Quantization does not affect all cache components identically. The distributions and functional roles of keys and values differ, so a practical design may use different bit widths or grouping rules for them. KIVI and KVQuant study low-bit KV-cache quantization with asymmetric or distribution-aware design choices [3], [4].

A smaller cache does not guarantee proportional speedup. The kernel must load quantized payloads, access scales and other metadata, and perform reconstruction or low-precision computation. Performance improves when this work is fused into the attention kernel and the reduction in GPU HBM traffic exceeds the added arithmetic and metadata cost.

Condition	Expected effect
Decode is GPU-HBM-bandwidth-bound and the kernel directly consumes quantized KV blocks	Reduced cache traffic can improve throughput or concurrency.
The cache is expanded to full precision in GPU HBM before attention	Most of the intended bandwidth saving can be lost.
Quantization groups are very small	Accuracy may improve, but metadata and kernel overhead can increase.
Bit width is too low for the model and group scheme	Quantization error can reduce model quality.
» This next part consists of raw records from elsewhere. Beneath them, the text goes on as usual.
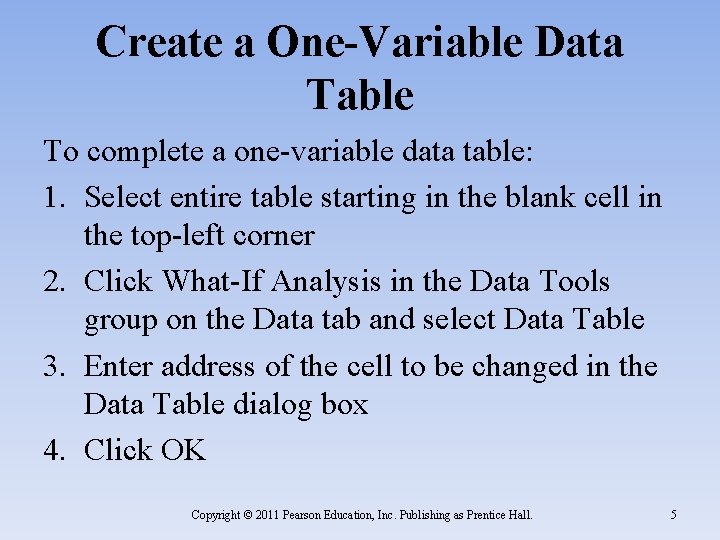 Create a One-Variable Data Table

To complete a one-variable data table:

1. Select entire table starting in the blank cell in the top-left corner
2. Click What-If Analysis in the Data Tools group on the Data tab and select Data Table
3. Enter address of the cell to be changed in the Data Table dialog box
4. Click OK

Copyright © 2011 Pearson Education, Inc. Publishing as Prentice Hall.

5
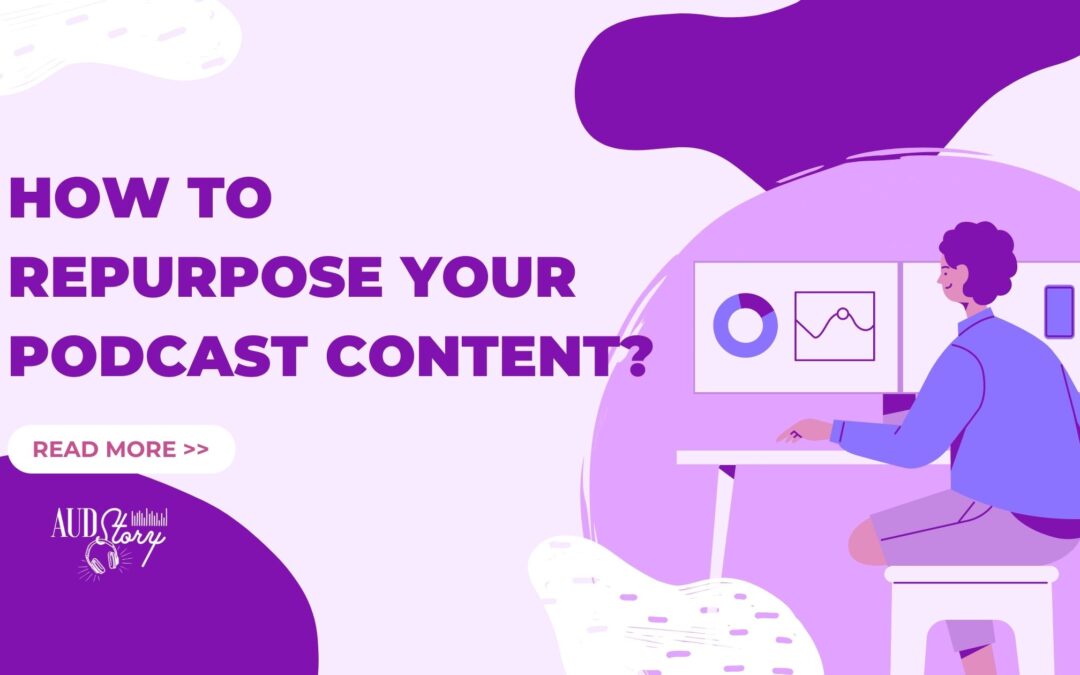 HOW TO REPURPOSE YOUR PODCAST CONTENT?

READ MORE >>

AUD Story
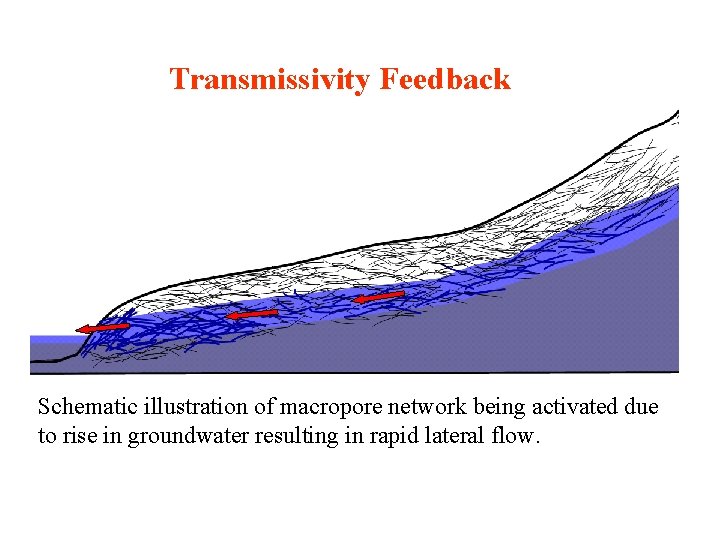 Transmissivity Feedback

Schematic illustration of macropore network being activated due to rise in groundwater resulting in rapid lateral flow.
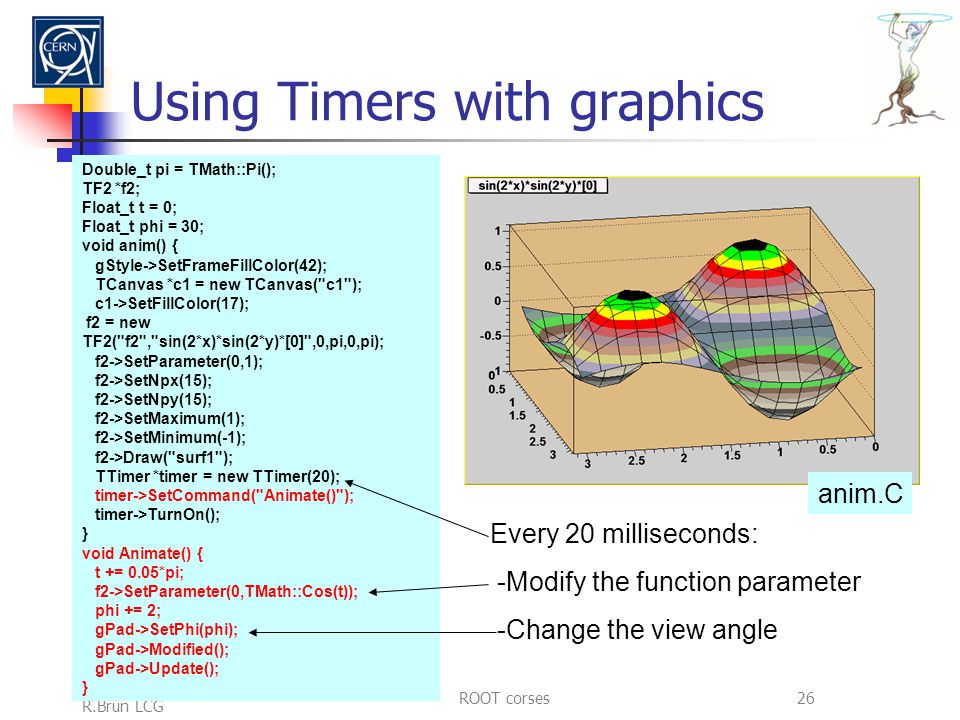 CERN

Using Timers with graphics

Double_t pi = TMath::Pi();
TF2 *f2;
Float_t t = 0;
Float_t phi = 30;
void anim() {
gStyle->SetFrameFillColor(42);
TCanvas *c1 = new TCanvas("c1");
c1->SetFillColor(17);
f2 = new TF2("f2","sin(2*x)*sin(2*y)*[0]",0,pi,0,pi);
f2->SetParameter(0,1);
f2->SetNpx(15);
f2->SetNpy(15);
f2->SetMaximum(1);
f2->SetMinimum(-1);
f2->Draw("surf1");
TTimer *timer = new TTimer(20);
timer->SetCommand("Animate()");
timer->TurnOn();
}
void Animate() {
t += 0.05*pi;
f2->SetParameter(0,TMath::Cos(t));
phi += 2;
gPad->SetPhi(phi);
gPad->Modified();
gPad->Update();
}

sin(2*x)*sin(2*y)*[0]

1
0.5
0
-0.5
0
0.5
1
1.5
2
2.5
3
3
2.5
2
1.5
1
0.5
0

anim.C

Every 20 milliseconds:
-Modify the function parameter
-Change the view angle

R.Brun LCG
ROOT corses
26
6.4 Quantization and prefix caching

Prefix caching and KV-cache quantization are complementary. Prefix caching reduces the number of prefix states that must be computed. Quantization reduces the bytes required to retain each state. A serving engine can cache and share quantized blocks when their model, format, and quantization parameters are compatible.

7. Summary

A KV cache stores the keys and values of already processed tokens at every decoder layer. It avoids recomputing those keys and values during autoregressive decode, but grows linearly with layer count, active sequences, context length, key/value heads, head dimension, and bytes per scalar:

M_KV,total = LBT h_kvd(s_K + s_V)

Prefix caching reuses KV states for an exact compatible prefix. It reduces redundant prefill work, but the suffix still attends to the cached prefix. KV-cache quantization reduces stored bytes per key/value element:

M_KV,quant = LBT h_kvd (b_K + b_V) / 8 + M_meta

The practical design problem is to balance cache capacity, GPU-HBM bandwidth, prefix-cache hit rate, quantization error, metadata overhead, and the efficiency of the attention kernel.

References

A. Vaswani, N. Shazeer, N. Parmar, J. Uszkoreit, L. Jones, A. N. Gomez, Ł. Kaiser, and I. Polosukhin, “Attention is all you need,” in Advances in Neural Information Processing Systems, vol. 30, pp. 5998–6008, 2017. Available: NeurIPS proceedings.
W. Kwon, Z. Li, S. Zhuang, Y. Sheng, L. Zheng, C. H. Yu, J. E. Gonzalez, H. Zhang, and I. Stoica, “Efficient memory management for large language model serving with PagedAttention,” in Proceedings of the ACM SIGOPS 29th Symposium on Operating Systems Principles, pp. 611–626, 2023, doi: 10.1145/3600006.3613165.
Z. Liu, J. Yuan, H. Jin, S. Zhong, Z. Xu, V. Braverman, B. Chen, and X. Hu, “KIVI: A tuning-free asymmetric 2bit quantization for KV cache,” in Proceedings of the 41st International Conference on Machine Learning, Proceedings of Machine Learning Research, vol. 235, pp. 32332–32344, 2024. Available: PMLR.
C. Hooper, S. Kim, H. Mohammadzadeh, M. W. Mahoney, Y. S. Shao, K. Keutzer, and A. Gholami, “KVQuant: Towards 10 million context length LLM inference with KV cache quantization,” in Advances in Neural Information Processing Systems, vol. 37, 2024. Available: NeurIPS proceedings.
vLLM Project, “Automatic Prefix Caching,” vLLM Documentation, accessed Jun. 20, 2026. Available: vLLM documentation.